EXERCISE DESCRIPTION: Retype the complete listing exactly as it appears.

EXERCISE INPUT:
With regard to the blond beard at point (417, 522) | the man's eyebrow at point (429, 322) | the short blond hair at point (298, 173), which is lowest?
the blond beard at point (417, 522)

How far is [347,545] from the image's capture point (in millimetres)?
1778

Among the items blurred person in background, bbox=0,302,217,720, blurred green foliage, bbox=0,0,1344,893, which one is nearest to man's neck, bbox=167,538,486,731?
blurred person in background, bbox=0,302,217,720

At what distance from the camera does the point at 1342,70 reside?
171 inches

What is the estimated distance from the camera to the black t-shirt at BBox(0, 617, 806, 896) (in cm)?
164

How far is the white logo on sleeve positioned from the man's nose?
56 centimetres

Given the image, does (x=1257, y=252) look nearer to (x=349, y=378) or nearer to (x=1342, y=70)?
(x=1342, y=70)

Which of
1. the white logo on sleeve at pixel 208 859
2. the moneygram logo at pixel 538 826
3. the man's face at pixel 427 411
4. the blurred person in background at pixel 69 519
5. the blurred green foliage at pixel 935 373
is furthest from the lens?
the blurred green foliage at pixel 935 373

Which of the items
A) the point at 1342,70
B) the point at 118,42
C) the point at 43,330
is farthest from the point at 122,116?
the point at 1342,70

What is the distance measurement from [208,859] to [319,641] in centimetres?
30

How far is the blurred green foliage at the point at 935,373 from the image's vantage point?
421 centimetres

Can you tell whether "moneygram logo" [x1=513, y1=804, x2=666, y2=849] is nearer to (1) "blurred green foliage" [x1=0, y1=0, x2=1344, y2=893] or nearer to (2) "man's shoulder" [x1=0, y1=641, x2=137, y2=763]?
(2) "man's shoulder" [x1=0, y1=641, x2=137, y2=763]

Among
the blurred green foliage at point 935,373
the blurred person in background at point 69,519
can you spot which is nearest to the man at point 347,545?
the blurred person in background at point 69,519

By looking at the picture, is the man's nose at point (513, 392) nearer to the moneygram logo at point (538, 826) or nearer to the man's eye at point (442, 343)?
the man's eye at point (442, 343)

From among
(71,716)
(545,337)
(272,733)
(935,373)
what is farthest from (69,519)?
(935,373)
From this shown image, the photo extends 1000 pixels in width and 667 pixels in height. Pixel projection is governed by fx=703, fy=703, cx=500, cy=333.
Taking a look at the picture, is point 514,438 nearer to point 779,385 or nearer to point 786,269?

ANSWER TO THE TASK:
With regard to the blond beard at point (417, 522) | the man's eyebrow at point (429, 322) | the short blond hair at point (298, 173), which is lowest?
the blond beard at point (417, 522)

How far is [347,545] from the image's capture point (in millimetres)?
1778

Among the items blurred person in background, bbox=0,302,217,720, blurred green foliage, bbox=0,0,1344,893, which one is nearest to man's neck, bbox=167,538,486,731?
blurred person in background, bbox=0,302,217,720

At what distance from the camera does the point at 1342,70 reside?
171 inches

What is the estimated distance from the camera to the black t-shirt at BBox(0, 617, 806, 896) (in cm)?
164

How far is the white logo on sleeve positioned from the man's nose?
56 centimetres

Given the image, does (x=1257, y=252) look nearer to (x=349, y=378) or nearer to (x=1342, y=70)?
(x=1342, y=70)

Which of
1. the white logo on sleeve at pixel 208 859
2. the moneygram logo at pixel 538 826
3. the man's face at pixel 427 411
4. the blurred person in background at pixel 69 519
5. the blurred green foliage at pixel 935 373
is furthest from the lens?
the blurred green foliage at pixel 935 373

Which of the items
A) the point at 1342,70
B) the point at 118,42
C) the point at 43,330
is farthest from the point at 122,116?
the point at 1342,70

What is the distance measurement from [208,859] to [319,641] in centimetres?
30

How far is the blurred green foliage at the point at 935,373 from the image's vantage point?
421 centimetres

Can you tell whether "moneygram logo" [x1=513, y1=804, x2=666, y2=849] is nearer to (1) "blurred green foliage" [x1=0, y1=0, x2=1344, y2=893] or nearer to (2) "man's shoulder" [x1=0, y1=641, x2=137, y2=763]?
(2) "man's shoulder" [x1=0, y1=641, x2=137, y2=763]

Among
the blurred green foliage at point 935,373
the blurred person in background at point 69,519
can you spot which is nearest to the man at point 347,545?
the blurred person in background at point 69,519

By looking at the picture, is the man's nose at point (513, 392) nearer to the moneygram logo at point (538, 826) or nearer to the man's eye at point (442, 343)?
the man's eye at point (442, 343)

From among
(71,716)
(545,337)
(272,733)
(935,373)
what is farthest from (69,519)?
(935,373)
From this shown image, the photo extends 1000 pixels in width and 667 pixels in height. Pixel projection is governed by fx=703, fy=703, cx=500, cy=333.
Taking a look at the picture, is point 514,438 nearer to point 779,385 or nearer to point 786,269?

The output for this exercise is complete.